▸ **SELECTED EXTRACT**
BEGIN

The fighting ceased on April 5 through Moscow’s mediation — at Yerevan’s request, because each passing hour threatened Armenia with the loss of yet more positions. Russian expert Alexander Perendzhiev later rightly noted that if the military actions had not been stopped, Azerbaijan would have reclaimed a significantly larger portion of its lands.
The significance of the April Battles went far beyond tactical gains on the battlefield. Above all, they shattered the main Armenian myths — about insurmountable defensive lines, an “invincible army,” and the notion that the status quo in the conflict zone could persist indefinitely. Before April 2016, many in Yerevan and in the capitals of mediator countries sincerely believed that Azerbaijan “would not dare” and “could not.” Yet Baku proved that the determination to restore territorial integrity is a program of action backed by a strong, modernised, and motivated army.
The political consequences for Armenia proved devastating. Armenian society experienced a profound shock, which two years later culminated in the “Velvet Revolution.” Serzh Sargsyan, under whose leadership Armenia suffered defeat in 2016, was forced to resign. However, the rise to power of Nikol Pashinyan, despite all his novelty, changed nothing in the military-strategic balance — the Armenian army remained the same demoralised institution it had revealed itself to be in April 2016. Moreover, the political instability triggered by the defeat only exacerbated its decline.

END

Answer these questions from the excerpt on the April 2016 fighting.
(a) On what date did the fighting stop, and through which capital's mediation?
(b) What three myths does the excerpt say the April Battles shattered?
(c) Who was forced to resign after the defeat?

▸ **RECORDED DATA**
BEGIN

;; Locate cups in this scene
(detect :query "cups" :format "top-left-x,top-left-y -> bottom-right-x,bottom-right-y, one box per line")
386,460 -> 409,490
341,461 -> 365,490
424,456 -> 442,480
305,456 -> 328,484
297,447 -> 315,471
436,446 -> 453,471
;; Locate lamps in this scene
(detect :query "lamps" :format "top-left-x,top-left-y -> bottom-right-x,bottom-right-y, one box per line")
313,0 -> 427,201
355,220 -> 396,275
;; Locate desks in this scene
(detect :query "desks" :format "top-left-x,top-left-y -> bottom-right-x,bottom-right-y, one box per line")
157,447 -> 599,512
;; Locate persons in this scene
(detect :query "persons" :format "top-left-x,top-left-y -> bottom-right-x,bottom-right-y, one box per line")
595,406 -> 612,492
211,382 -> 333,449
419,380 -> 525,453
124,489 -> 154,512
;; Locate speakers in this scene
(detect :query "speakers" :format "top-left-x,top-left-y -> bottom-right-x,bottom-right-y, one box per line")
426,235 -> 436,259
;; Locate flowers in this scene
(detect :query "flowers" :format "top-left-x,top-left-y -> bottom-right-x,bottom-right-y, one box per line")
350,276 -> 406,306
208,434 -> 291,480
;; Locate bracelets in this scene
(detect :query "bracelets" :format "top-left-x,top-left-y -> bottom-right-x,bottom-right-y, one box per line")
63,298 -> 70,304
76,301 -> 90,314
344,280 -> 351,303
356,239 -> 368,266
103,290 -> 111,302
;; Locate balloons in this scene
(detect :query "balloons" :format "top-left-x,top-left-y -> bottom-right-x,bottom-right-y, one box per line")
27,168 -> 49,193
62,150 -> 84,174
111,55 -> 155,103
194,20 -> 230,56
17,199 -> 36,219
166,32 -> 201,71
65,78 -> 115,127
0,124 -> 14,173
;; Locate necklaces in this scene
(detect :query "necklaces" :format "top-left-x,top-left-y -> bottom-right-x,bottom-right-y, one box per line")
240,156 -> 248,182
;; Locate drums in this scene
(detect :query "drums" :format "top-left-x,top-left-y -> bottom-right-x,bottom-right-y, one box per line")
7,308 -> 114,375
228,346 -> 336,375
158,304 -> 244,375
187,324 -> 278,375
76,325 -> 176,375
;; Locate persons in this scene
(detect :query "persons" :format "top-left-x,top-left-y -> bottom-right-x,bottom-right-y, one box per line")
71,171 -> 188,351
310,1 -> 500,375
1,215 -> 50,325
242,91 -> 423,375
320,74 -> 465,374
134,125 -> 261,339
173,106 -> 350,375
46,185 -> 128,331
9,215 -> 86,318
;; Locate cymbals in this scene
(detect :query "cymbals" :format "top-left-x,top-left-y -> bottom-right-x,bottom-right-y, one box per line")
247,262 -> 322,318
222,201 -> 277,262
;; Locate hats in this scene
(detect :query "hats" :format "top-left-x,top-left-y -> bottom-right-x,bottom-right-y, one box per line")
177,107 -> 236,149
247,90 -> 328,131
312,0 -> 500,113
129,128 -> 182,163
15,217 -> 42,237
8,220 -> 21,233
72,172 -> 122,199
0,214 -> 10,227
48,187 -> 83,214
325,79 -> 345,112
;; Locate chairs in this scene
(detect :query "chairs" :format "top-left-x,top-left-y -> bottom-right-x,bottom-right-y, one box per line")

END

▸ **RESPONSE FOR THIS EXERCISE**
(a) April 5, through Moscow's mediation.
(b) The myths about insurmountable defensive lines, an "invincible army," and the notion that the status quo in the conflict zone could persist indefinitely.
(c) Serzh Sargsyan.